### Aim
Please pull out every row below that contains the word "headrest" and copy each of those lines in full.
----
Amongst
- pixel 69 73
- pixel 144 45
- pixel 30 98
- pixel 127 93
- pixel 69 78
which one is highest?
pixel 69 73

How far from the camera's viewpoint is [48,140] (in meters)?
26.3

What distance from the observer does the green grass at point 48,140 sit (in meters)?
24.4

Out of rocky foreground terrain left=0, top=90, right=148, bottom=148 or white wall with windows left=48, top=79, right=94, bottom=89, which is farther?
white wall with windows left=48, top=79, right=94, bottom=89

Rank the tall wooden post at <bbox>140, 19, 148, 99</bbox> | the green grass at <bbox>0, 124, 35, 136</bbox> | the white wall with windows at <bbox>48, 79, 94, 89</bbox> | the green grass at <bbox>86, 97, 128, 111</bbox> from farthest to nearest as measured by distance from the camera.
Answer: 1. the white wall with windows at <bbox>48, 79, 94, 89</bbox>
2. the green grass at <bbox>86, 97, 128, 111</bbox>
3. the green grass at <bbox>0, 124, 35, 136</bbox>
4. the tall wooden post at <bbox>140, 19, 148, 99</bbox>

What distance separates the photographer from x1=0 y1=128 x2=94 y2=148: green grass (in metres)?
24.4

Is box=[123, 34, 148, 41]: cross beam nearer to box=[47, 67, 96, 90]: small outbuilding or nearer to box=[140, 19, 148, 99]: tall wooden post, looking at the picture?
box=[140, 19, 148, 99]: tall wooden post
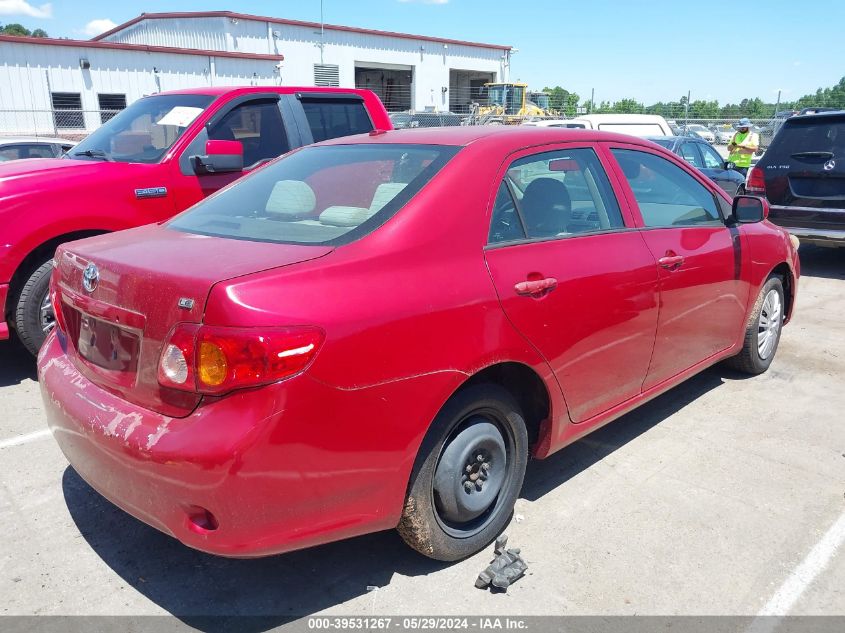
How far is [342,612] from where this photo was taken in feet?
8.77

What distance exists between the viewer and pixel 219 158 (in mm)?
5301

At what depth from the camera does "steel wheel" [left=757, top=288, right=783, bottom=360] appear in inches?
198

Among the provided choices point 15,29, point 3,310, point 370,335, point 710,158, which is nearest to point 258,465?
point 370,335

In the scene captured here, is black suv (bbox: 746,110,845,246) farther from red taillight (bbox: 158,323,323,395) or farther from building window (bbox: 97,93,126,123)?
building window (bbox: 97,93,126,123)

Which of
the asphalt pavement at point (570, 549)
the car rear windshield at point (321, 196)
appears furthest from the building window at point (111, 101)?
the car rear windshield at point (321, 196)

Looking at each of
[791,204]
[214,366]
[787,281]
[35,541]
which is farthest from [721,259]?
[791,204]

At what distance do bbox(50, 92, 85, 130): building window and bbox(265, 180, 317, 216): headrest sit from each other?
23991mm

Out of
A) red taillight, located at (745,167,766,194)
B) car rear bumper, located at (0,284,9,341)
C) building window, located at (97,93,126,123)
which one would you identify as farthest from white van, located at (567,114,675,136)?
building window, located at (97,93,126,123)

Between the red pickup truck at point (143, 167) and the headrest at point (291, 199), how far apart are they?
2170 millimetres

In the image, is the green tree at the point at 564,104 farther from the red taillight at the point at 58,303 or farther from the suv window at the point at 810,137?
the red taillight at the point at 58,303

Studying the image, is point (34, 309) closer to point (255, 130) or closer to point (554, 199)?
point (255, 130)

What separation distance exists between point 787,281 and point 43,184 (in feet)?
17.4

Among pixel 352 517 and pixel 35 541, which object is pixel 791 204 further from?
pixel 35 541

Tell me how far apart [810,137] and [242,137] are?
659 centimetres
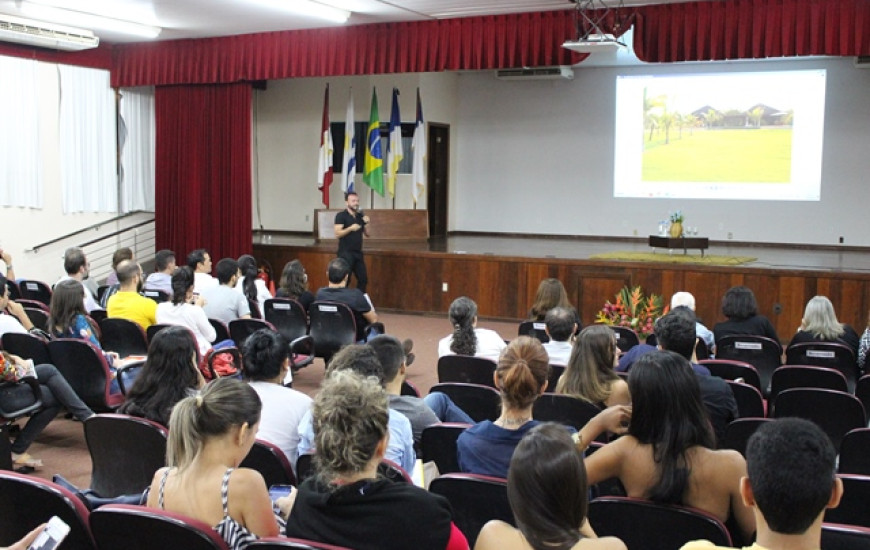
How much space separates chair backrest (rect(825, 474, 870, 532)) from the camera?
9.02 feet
----
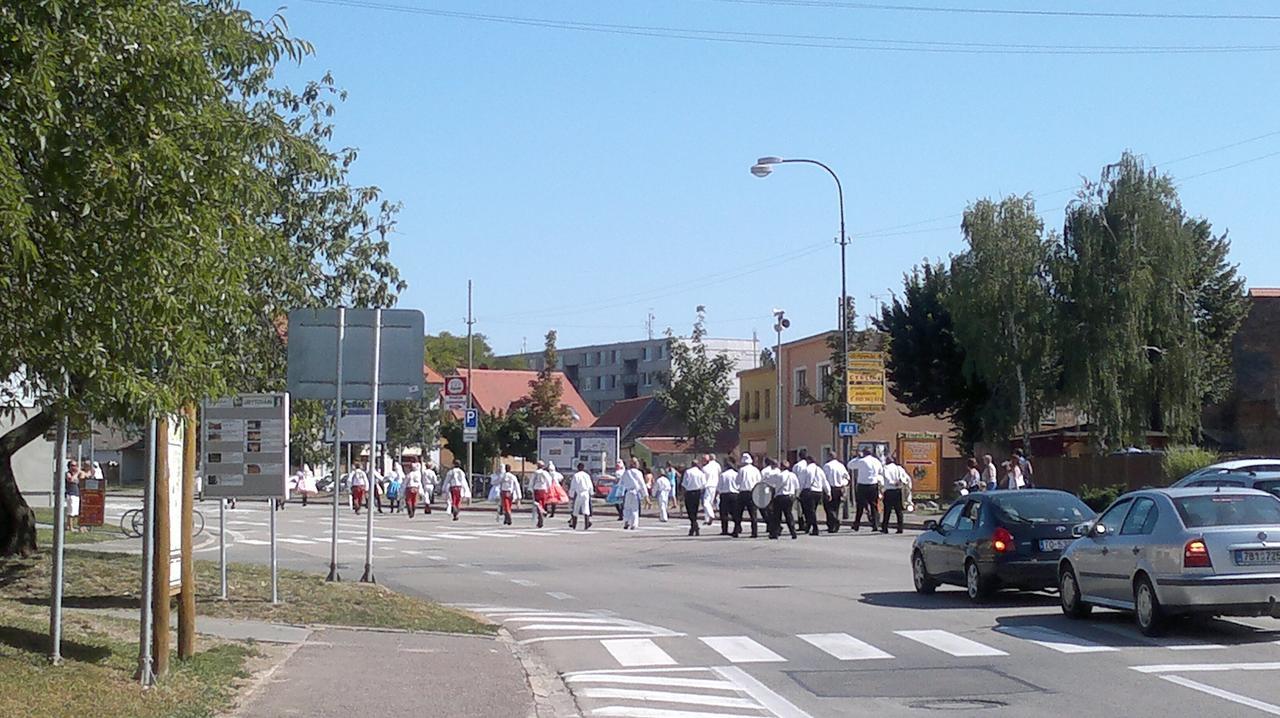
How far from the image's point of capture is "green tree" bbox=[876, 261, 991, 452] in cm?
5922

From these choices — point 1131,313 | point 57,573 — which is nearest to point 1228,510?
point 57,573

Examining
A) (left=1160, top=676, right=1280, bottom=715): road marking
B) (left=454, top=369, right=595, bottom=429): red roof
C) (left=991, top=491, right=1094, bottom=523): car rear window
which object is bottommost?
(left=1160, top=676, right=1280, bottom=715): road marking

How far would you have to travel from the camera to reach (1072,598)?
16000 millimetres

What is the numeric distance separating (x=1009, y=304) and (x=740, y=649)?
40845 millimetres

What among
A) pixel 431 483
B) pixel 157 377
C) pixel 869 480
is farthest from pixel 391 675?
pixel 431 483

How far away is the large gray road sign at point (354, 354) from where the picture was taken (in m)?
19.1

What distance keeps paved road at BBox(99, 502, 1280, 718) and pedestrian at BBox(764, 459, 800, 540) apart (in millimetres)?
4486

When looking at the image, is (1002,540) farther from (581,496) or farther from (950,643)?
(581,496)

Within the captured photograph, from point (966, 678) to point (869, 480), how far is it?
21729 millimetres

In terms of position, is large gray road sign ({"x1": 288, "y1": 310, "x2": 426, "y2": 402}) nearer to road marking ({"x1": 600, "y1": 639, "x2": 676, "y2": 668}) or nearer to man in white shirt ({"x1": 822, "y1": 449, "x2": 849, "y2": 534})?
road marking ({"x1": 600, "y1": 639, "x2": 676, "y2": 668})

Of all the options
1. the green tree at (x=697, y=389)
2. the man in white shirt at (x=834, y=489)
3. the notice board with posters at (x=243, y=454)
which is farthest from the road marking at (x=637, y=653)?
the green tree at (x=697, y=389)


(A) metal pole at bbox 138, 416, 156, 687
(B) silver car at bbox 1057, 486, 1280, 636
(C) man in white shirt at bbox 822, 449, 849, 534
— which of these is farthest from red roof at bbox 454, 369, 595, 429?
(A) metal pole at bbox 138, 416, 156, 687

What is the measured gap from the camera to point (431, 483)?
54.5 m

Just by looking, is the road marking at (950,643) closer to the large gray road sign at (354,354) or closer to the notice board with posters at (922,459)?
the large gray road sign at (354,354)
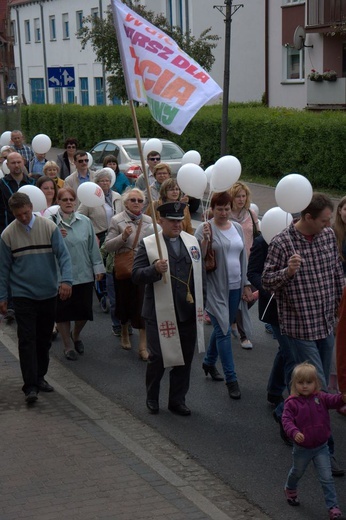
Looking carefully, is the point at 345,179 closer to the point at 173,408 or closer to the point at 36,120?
----
### Final answer
At what distance do bbox(50, 92, 85, 130): building window and bbox(265, 180, 317, 216): headrest sit from each other?
Between the red pickup truck at point (143, 167) and the headrest at point (291, 199), how far apart are they?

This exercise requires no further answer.